Exercise prompt: Can you write out all the lines word for word, with no pictures?
—————
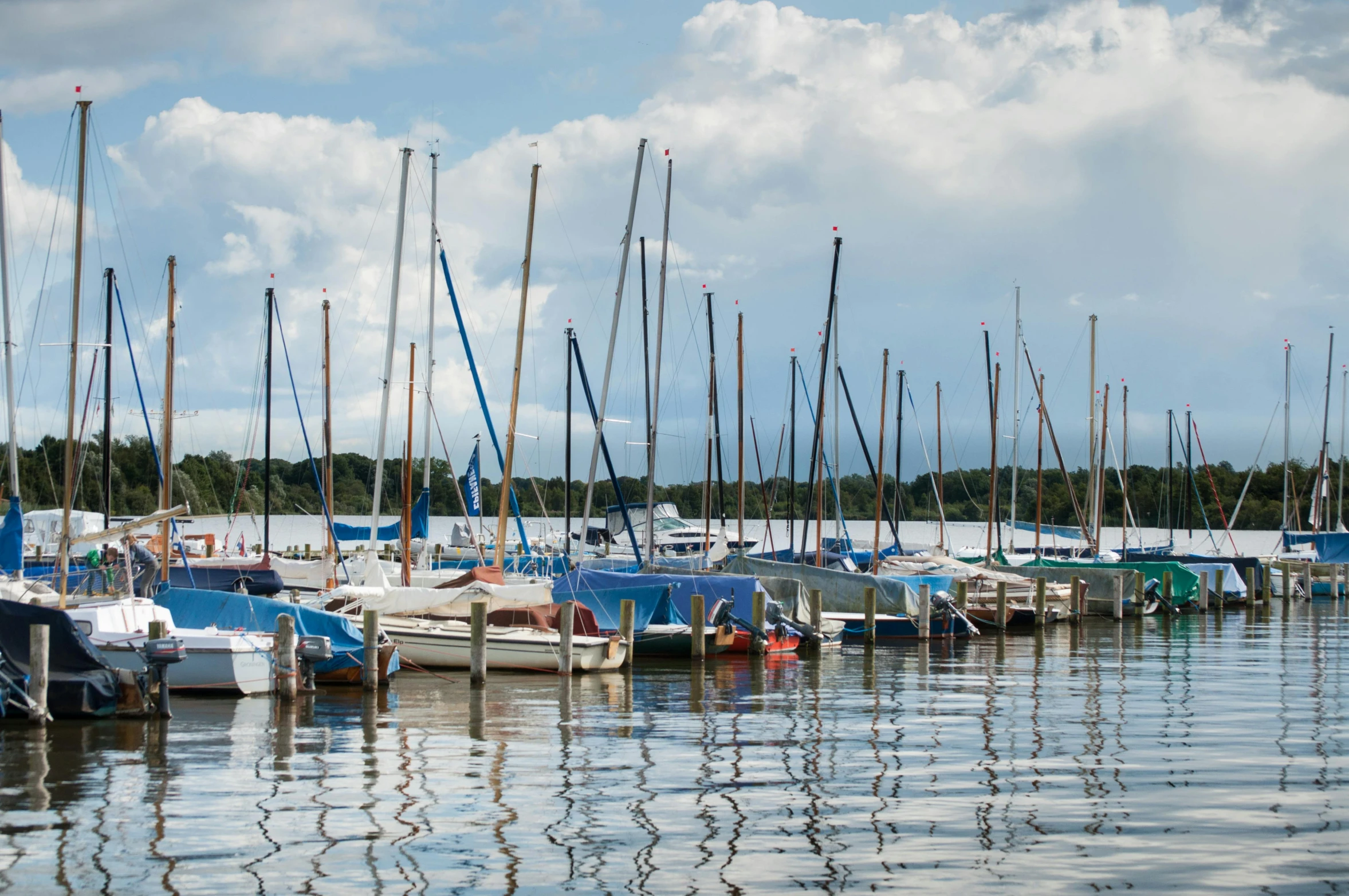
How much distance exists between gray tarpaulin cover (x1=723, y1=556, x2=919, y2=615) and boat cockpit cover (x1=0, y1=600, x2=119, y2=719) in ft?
78.2

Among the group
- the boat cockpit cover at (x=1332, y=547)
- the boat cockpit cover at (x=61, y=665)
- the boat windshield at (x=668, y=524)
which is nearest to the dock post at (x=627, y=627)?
the boat cockpit cover at (x=61, y=665)

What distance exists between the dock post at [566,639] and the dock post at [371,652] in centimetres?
→ 421

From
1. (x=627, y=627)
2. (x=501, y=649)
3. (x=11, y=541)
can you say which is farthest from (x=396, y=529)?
(x=11, y=541)

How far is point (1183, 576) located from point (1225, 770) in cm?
4044

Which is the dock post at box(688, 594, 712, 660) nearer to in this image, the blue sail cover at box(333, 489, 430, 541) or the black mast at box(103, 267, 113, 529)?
the blue sail cover at box(333, 489, 430, 541)

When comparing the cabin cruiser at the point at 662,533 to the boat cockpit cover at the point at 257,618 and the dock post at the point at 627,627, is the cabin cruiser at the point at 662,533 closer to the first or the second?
the dock post at the point at 627,627

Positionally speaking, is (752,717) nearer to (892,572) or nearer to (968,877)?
(968,877)

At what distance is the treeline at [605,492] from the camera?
93875mm

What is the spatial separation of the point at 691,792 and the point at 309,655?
11.9m

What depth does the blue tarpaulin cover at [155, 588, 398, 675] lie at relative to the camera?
25.9 metres

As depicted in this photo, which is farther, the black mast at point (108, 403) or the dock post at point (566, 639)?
the black mast at point (108, 403)

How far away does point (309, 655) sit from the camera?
81.1 feet

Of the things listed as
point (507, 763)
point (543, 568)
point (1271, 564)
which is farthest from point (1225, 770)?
point (1271, 564)

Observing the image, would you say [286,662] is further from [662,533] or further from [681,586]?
[662,533]
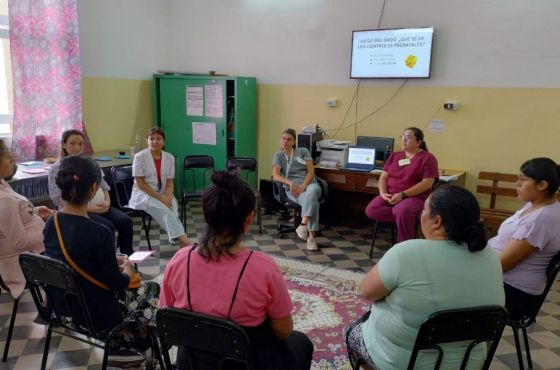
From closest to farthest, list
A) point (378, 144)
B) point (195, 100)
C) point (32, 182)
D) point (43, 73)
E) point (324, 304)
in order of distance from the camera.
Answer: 1. point (324, 304)
2. point (32, 182)
3. point (43, 73)
4. point (378, 144)
5. point (195, 100)

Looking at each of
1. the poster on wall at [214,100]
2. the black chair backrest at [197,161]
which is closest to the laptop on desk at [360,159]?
the black chair backrest at [197,161]

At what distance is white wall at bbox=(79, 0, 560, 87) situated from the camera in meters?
4.18

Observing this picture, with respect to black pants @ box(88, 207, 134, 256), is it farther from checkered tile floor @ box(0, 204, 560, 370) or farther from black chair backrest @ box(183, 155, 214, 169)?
black chair backrest @ box(183, 155, 214, 169)

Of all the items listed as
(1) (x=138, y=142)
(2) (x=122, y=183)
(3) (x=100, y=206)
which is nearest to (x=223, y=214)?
(3) (x=100, y=206)

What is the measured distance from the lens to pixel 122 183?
13.5ft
—————
Problem solution:
How much distance exists between gray tarpaulin cover (x1=723, y1=556, x2=919, y2=615) and boat cockpit cover (x1=0, y1=600, x2=119, y2=719) in ft?
78.2

Among the group
- the boat cockpit cover at (x=1332, y=547)
- the boat cockpit cover at (x=61, y=665)
- the boat windshield at (x=668, y=524)
which is nearest to the dock post at (x=627, y=627)?
the boat cockpit cover at (x=61, y=665)

What distance exists between the dock post at [566,639] and the dock post at [371,652] in centimetres?
→ 421

From
1. (x=627, y=627)
2. (x=501, y=649)
3. (x=11, y=541)
can you say which is farthest from (x=396, y=529)?
(x=11, y=541)

How far is point (1183, 576) located from point (1225, 770) in cm?
4044

Which is the dock post at box(688, 594, 712, 660) nearer to in this image, the blue sail cover at box(333, 489, 430, 541) or the black mast at box(103, 267, 113, 529)?
the blue sail cover at box(333, 489, 430, 541)

When comparing the cabin cruiser at the point at 662,533 to the boat cockpit cover at the point at 257,618 and the dock post at the point at 627,627, is the cabin cruiser at the point at 662,533 closer to the first or the second?
the dock post at the point at 627,627

Positionally speaking, is (752,717) nearer to (892,572) or nearer to (968,877)?
(968,877)

At what distance is the treeline at [605,492] from the camera?
93875mm

What is the spatial separation of the point at 691,792 and the point at 309,655?
11.9m

What depth does the blue tarpaulin cover at [155, 588, 398, 675] lie at relative to the camera?
25.9 metres

As depicted in this photo, which is farther, the black mast at point (108, 403) or the dock post at point (566, 639)?
the black mast at point (108, 403)

How far away does point (309, 655) sit from the camera?
81.1 feet

Of the things listed as
point (507, 763)
point (543, 568)
point (1271, 564)
which is farthest from point (1225, 770)?
point (1271, 564)

Observing the image, would you say [286,662] is further from [662,533] or further from [681,586]?
[662,533]
From closest to farthest, list
A) point (378, 144)
B) point (195, 100)
C) point (32, 182)
D) point (43, 73)
E) point (324, 304)
in order of distance from the camera.
Answer: 1. point (324, 304)
2. point (32, 182)
3. point (43, 73)
4. point (378, 144)
5. point (195, 100)

Looking at each of
1. the poster on wall at [214,100]
2. the black chair backrest at [197,161]
which is closest to the laptop on desk at [360,159]?
the black chair backrest at [197,161]

At what distance is white wall at bbox=(79, 0, 560, 87) situated from the camera in meters?
4.18

Observing this picture, with respect to black pants @ box(88, 207, 134, 256), is it farther from checkered tile floor @ box(0, 204, 560, 370) or farther from black chair backrest @ box(183, 155, 214, 169)?
black chair backrest @ box(183, 155, 214, 169)

Of all the items listed as
(1) (x=138, y=142)
(2) (x=122, y=183)
(3) (x=100, y=206)
which is nearest to (x=223, y=214)?
(3) (x=100, y=206)

What is the measured distance from the lens to pixel 122 183?
13.5ft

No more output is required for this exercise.